Invited Speaker

Gabitril™ - a Drug for the Treatment of Partial Seizures Acting via Inhibition of GABA Uptake
Lars J.S. Knutsen
USA

Tiagabine is an example of a drug targeting a single mechanism of action, namely inhibition of the uptake of g-aminobutyric acid (GABA) - the major inhibitory neurotransmitter in the human brain. There are 4 discrete GABA transporters in the human Central Nervous System (CNS), hGAT1, hGAT2 and hGAT3, and the betaine transporter (hBGT1).¹ Gabitril emerged as a novel a nticonvulsant from a research program at Novo Nordisk in Denmark in the late 1980s, and was approved by the FDA in 1997 for the treatment of seizures, indicated as adjunctive therapy in adults and children 12 years and older in the treatment of partial seizures. Novo Nordisk developed the drug in collaboration with Abbott, who retained the North American market and licensed it for European co-marketing with Sanofi-Synthelabo. In November 2000, worldwide rights to Gabitril were transferred to Cephalon. There has been a clinical trial of Gabirtil in the treatment of Generalized Anxiety Disorder (GAD) and some publications of analgesic effects. It has not yet been approved for monotherapy or various other potential indications such as neuropathic pain, anxiety or sleep.




In the CNS, GABA acts at GABA_A receptors, which are ligand-gated ion channels, selectively permeable to chloride ions, and at GABA_B receptors are GPCRs, which decrease cAMP, open K+ channels. The initial stage of the design of the drug was by attachment of lipophilic anchors to the natural products, the cyclic amino acids nipecotic acid and guvacine.² The structures of Tiagabine, the lipophilic GABA-Uptake inhibitor CI-966 (Warner-Lambert) and the back-up compound NNC 05-0711³ are shown above, along with Gabapentin, a GABA analogue, which is a marketed drug but does not act via GABA-uptake inhibition.

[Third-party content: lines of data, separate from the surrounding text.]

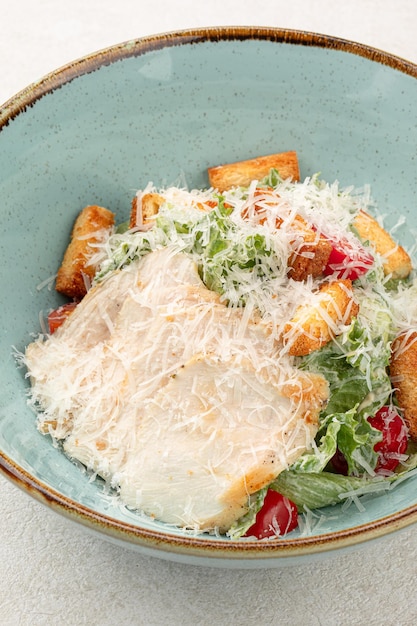 Portion of caesar salad with chicken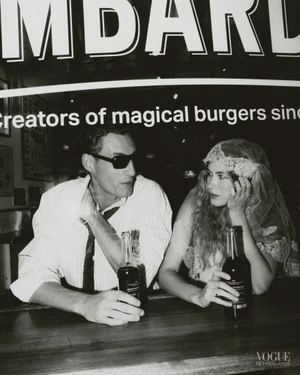 Black and white editorial image of a man and a woman seated at a counter holding glass bottles beneath a large sign.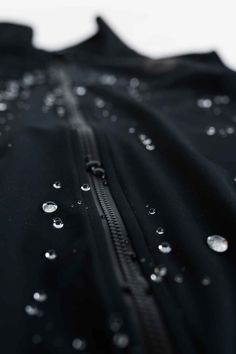 rain drops on the zipper of a black jacket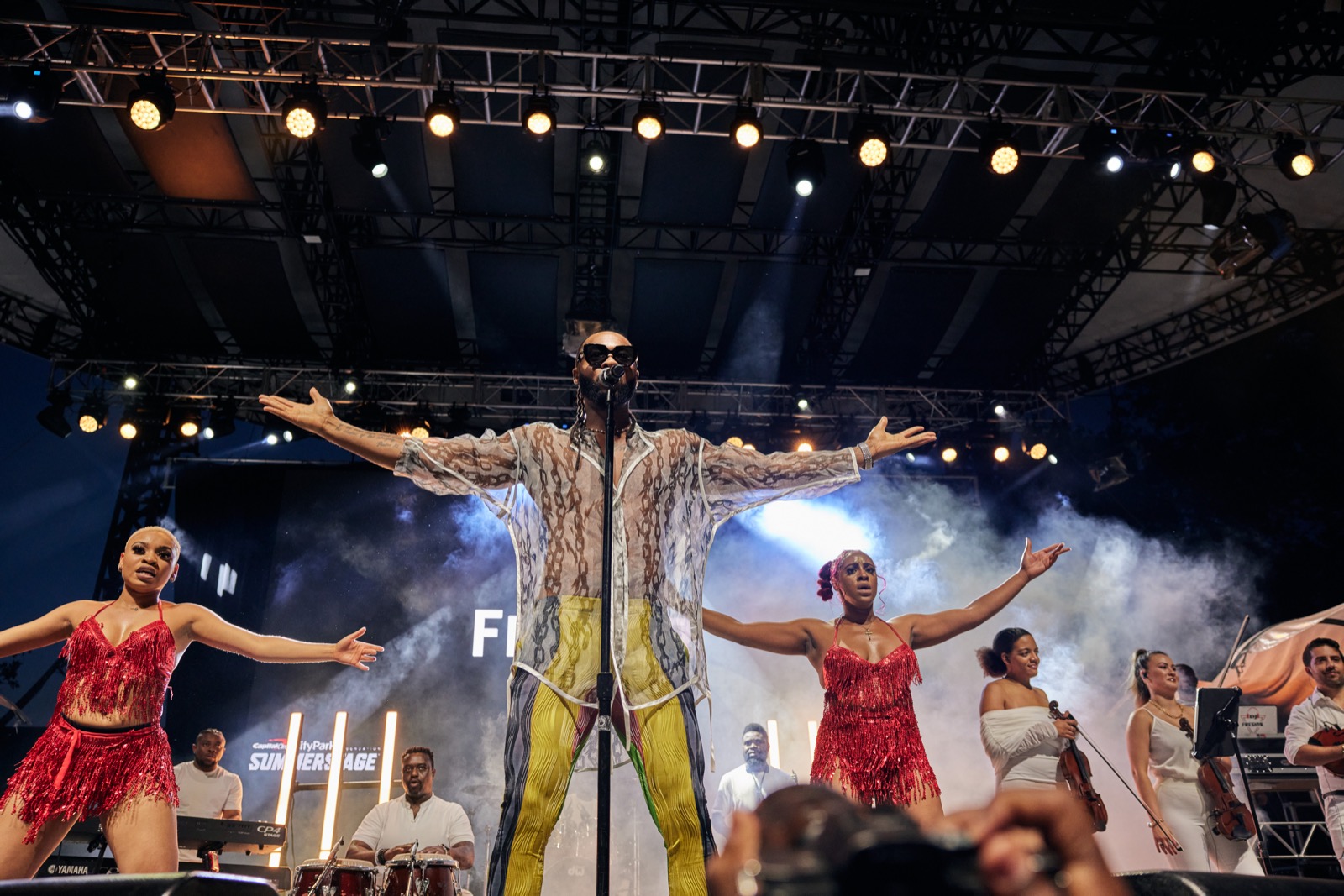 Flavour performing on stage during a Detty December concert

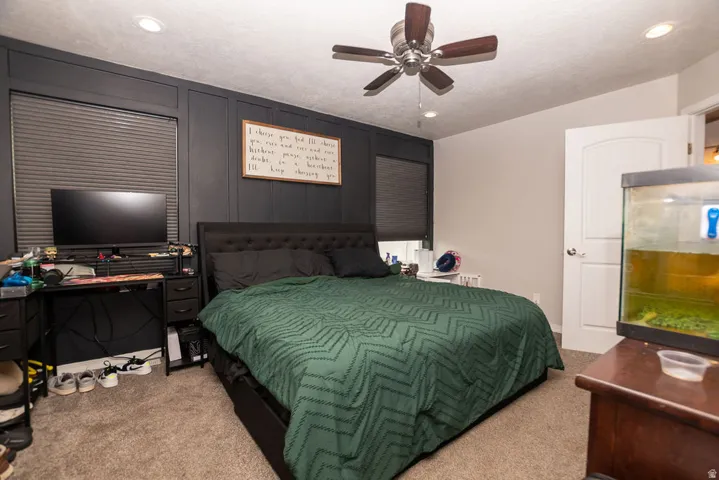 Bedroom featuring a paneled accent wall, neutral carpeting, a ceiling fan with light fixture, recessed lighting, and a white interior door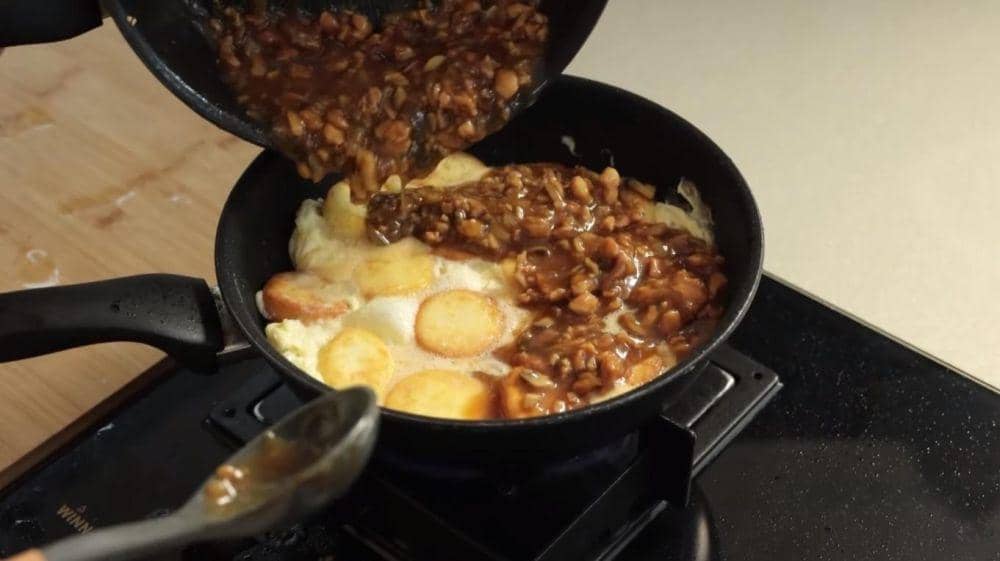 Proses menyiram dengan tumisan ayam jamur. (dok. YouTube.com/Devina Hermawan)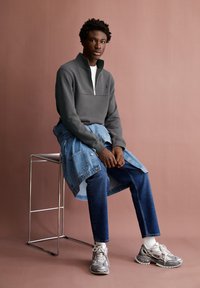 Sudadera gris con cremallera y cuello redondo blanco, combinada con una chaqueta de mezclilla azul, acompañada de jeans oscuros y zapatillas plateadas.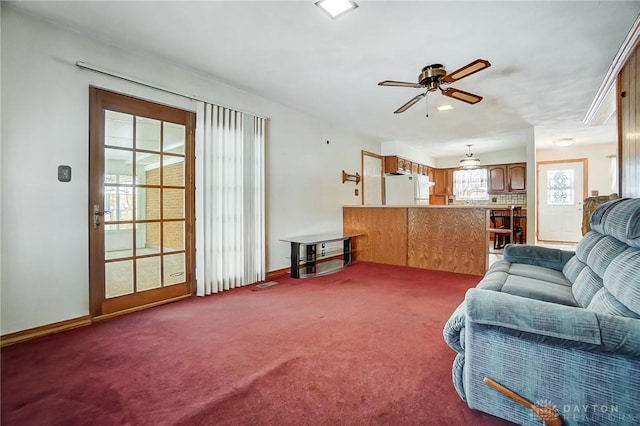 living room with ceiling fan and carpet flooring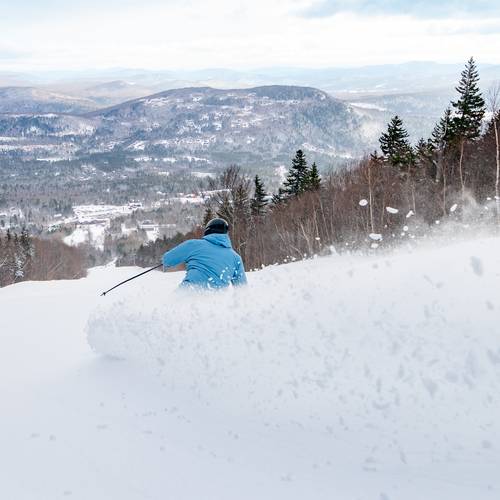 A man skiing down a trail, with snow coming up, at Sunday River.
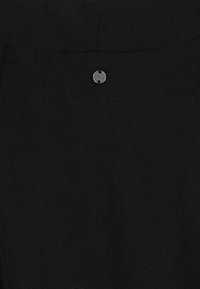 Close-up of black fabric with a small round silver metal button engraved with "SBLV CNOMP" stitched near the top center.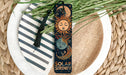 a bookmark with a sun and a moon on it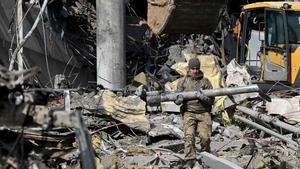 Un soldado ucraniano sostiene un fragmento de misil tras el ataque ruso a un edificio en Kiev.
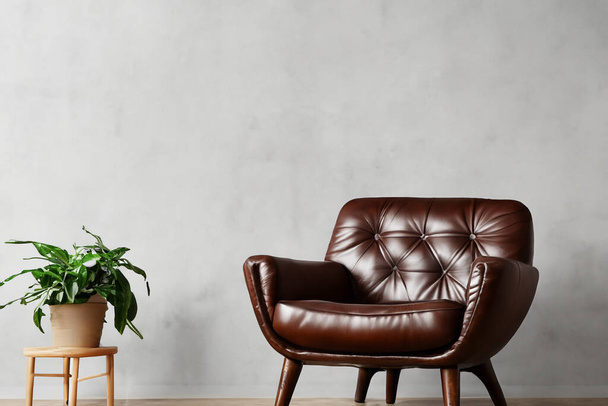 Salón. Salón con sillón de cuero sobre fondo de pared vacío. Interior de la moderna sala de estar con sillón de cuero negro y lámpara. Moderno salón con sofá y mesa de café. - Foto, Imagen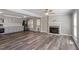 Open layout between the kitchen and living room offers abundant hardwood floor space at 111 Mcdole Cir, Cary, NC 27511
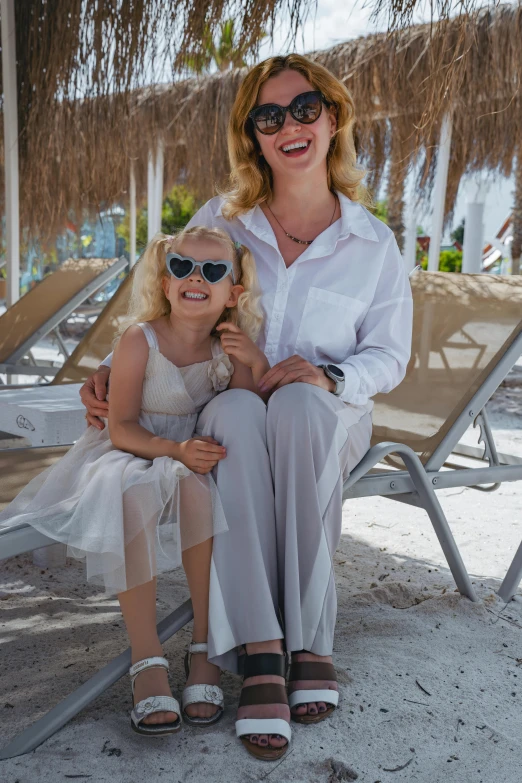 a woman sitting next to a  wearing sunglasses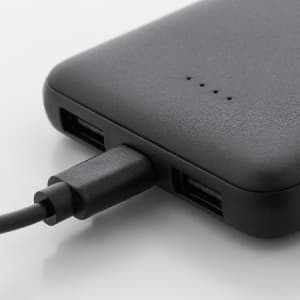 A black power bank with USB ports and a charging cable connected, made from recycled ABS material.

The design of Gabitril and its back-up compounds such as NNC 05-0711, from the oxime series and alternate back-up compounds will be presented. The lecture will conclude with lessons and conclusions for drug development in the 21^st century.

1. Clark, J.E. & Clark, W.A. Handbook Exp. Pharm., 2001, 150, 355-372.
2. Andersen, K.E., Braestrup, C., Grønwald, F.C., Jørgensen, A.S., Nielsen, E.B., Sonnewald, U. Sørensen P.O., Suzdak, P.D. and Knutsen, L.J.S.; The Synthesis of Novel GABA uptake inhibitors. 1. Elucidation of the structure activity studies leading to the choice of R 1 [4,4 bis (3 methyl 2 thienyl) 3 but¬enyl] 3 piper¬idine carboxylic acid (Tiagabine) as an anticonvulsant drug candidate; J. Med. Chem., 1993, 36, 1716 1725.
3. Knutsen, L.J.S., Andersen, K.E., Lau, J., Lundt, B.F., Henry, R.F., Morton, H.E., Nærum, L., Petersen, H., Stephensen, H., Suzdak, P.D., Swedberg, M.D.B., Thomsen, C. and Sørensen P.O. The Synthesis of Novel GABA Uptake Inhibitors. 3. Diaryloxime and Diarylvinylether Derivatives of Nipecotic acid and Guvacine as Anticonvulsant Agents. J. Med. Chem., 1999, 42, 3447 - 3462.